Moses Fleetwood Walker, possibly the first African American major league baseball player

The Philadelphia Giants, owned by Walter Schlichter, a white businessman, rose to prominence in 1903 when they lost to the Cuban X-Giants in their version of the “Colored Championship”. Leading the way for the Cubans was a young pitcher by the name of Andrew “Rube” Foster. The following season, Schlichter, in the finest blackball tradition, hired Foster away from the Cubans, and beat them in their 1904 rematch. Philadelphia remained on top of the blackball world until Foster left the team in 1907 to play and manage the Leland Giants (Frank Leland renamed his Chicago Union Giants the Leland Giants in 1905).

Rube Foster

Around the same time, Nat Strong, a white businessmen, started using his ownership of baseball fields in the New York City area to become the leading promoter of blackball on the East coast. Just about any game played in New York, Strong would get a cut. Strong eventually used his leverage to almost put the Brooklyn Royal Giants out of business, and then he bought the club and turned it into a barnstorming team.

When Foster joined the Leland Giants, he demanded that he be put in charge of not only the on-field activities, but the bookings as well.
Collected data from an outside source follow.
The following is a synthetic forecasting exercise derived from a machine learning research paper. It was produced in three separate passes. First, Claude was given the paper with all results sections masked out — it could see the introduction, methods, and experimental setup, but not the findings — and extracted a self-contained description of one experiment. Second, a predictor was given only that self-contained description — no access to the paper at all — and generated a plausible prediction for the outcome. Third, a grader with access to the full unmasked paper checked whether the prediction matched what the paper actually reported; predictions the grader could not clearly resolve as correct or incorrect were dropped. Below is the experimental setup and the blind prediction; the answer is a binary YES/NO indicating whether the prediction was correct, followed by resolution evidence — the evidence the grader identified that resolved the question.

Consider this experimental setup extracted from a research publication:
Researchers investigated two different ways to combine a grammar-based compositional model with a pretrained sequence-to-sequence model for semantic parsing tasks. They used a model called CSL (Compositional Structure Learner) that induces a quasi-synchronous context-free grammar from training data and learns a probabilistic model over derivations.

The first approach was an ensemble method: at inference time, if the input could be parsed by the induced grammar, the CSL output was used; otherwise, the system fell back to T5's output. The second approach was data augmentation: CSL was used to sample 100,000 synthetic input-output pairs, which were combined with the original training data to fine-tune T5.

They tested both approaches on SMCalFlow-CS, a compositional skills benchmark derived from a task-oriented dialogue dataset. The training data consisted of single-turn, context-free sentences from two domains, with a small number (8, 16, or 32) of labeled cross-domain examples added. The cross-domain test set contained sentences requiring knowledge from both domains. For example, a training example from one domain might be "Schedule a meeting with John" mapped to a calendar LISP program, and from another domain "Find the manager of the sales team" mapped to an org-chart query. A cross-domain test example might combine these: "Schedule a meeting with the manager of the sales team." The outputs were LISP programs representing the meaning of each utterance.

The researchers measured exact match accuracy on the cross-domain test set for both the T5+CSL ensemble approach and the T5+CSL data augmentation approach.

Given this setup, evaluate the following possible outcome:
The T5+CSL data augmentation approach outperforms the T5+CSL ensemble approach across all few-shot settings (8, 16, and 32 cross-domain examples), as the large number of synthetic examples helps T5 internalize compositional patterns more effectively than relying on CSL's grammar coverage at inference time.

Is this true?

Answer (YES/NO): YES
Foster immediately turned the Giants into the team to beat. He indoctrinated them to take the extra base, to play hit and run on nearly every pitch, and to rattle the opposing pitcher by taking them deep into the count. He studied the mechanics of his pitchers and could spot the smallest flaw, turning his average pitchers into learned craftsmen. Foster also was able to turn around the business end of the team as well, by demanding and getting 40 percent of the gate instead of the 10 percent that Frank Leland was getting.

By the end of the 1909, Foster demanded that Leland step back from all baseball operations or he (Foster) would leave. When Leland would not give up complete control, Foster quit, and in a heated court battle, got to keep the rights to the Leland Giants’ name. Leland took the players and started a new team named the Chicago Giants, while Foster took the Leland Giants and started to encroach on Nat Strong’s territory.
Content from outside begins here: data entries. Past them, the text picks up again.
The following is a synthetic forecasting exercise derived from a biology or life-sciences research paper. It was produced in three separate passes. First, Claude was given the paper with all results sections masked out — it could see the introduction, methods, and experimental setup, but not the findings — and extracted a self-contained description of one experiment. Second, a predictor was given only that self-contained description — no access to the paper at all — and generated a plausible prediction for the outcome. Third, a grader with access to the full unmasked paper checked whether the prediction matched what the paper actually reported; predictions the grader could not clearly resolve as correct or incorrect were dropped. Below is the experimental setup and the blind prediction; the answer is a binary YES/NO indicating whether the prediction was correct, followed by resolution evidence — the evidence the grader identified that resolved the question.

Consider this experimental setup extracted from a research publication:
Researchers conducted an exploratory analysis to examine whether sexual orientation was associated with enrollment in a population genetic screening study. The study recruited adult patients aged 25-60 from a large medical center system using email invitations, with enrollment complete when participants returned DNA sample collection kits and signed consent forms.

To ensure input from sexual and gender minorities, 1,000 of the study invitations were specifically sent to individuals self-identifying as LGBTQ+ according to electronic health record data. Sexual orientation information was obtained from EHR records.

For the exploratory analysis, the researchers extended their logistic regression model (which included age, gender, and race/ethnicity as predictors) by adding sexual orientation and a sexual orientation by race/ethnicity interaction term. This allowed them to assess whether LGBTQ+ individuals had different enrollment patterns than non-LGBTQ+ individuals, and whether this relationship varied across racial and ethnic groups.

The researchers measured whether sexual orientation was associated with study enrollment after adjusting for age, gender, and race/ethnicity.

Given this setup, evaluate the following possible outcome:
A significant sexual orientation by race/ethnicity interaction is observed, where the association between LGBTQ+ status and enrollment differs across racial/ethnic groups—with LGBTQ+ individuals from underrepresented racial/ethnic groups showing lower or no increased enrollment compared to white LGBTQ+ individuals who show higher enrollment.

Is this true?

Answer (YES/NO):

As early as 1910, Foster started talking about reviving the concept of an all-black league. The one thing he was insistent upon was that black teams should be owned by black men. This put him in direct competition with Strong. After 1912, Foster renamed his team the Chicago American Giants to appeal to a larger fan base. During the same year, J. L. Wilkinson started the All Nations traveling team. The All Nations team would eventually become one of the best-known and popular teams of the Negro leagues, the Kansas City Monarchs.

On April 6, 1917, the United States entered World War I. Manpower needed by the defense plants and industry accelerated the migration of blacks from the South to the North. This meant a larger and more affluent fan base with more money to spend. By the end of the war in 1919, Foster was again ready to start a Negro baseball league.

On February 13 and 14, 1920, talks were held in Kansas City, Missouri that established the Negro National League and its governing body the National Association of Colored Professional Base Ball Clubs.   The league was initially composed of eight teams: Chicago American GiantsChicago Giants, Cuban Stars, Dayton MarcosDetroit StarsIndianapolis ABC’sKansas City Monarchs and St. Louis Giants. Foster was named league president and controlled every aspect of the league, including which players played on which teams, when and where teams played, and what equipment was used (all of which had to be purchased from Foster).   Foster, as booking agent of the league, took a five percent cut of all gate receipts.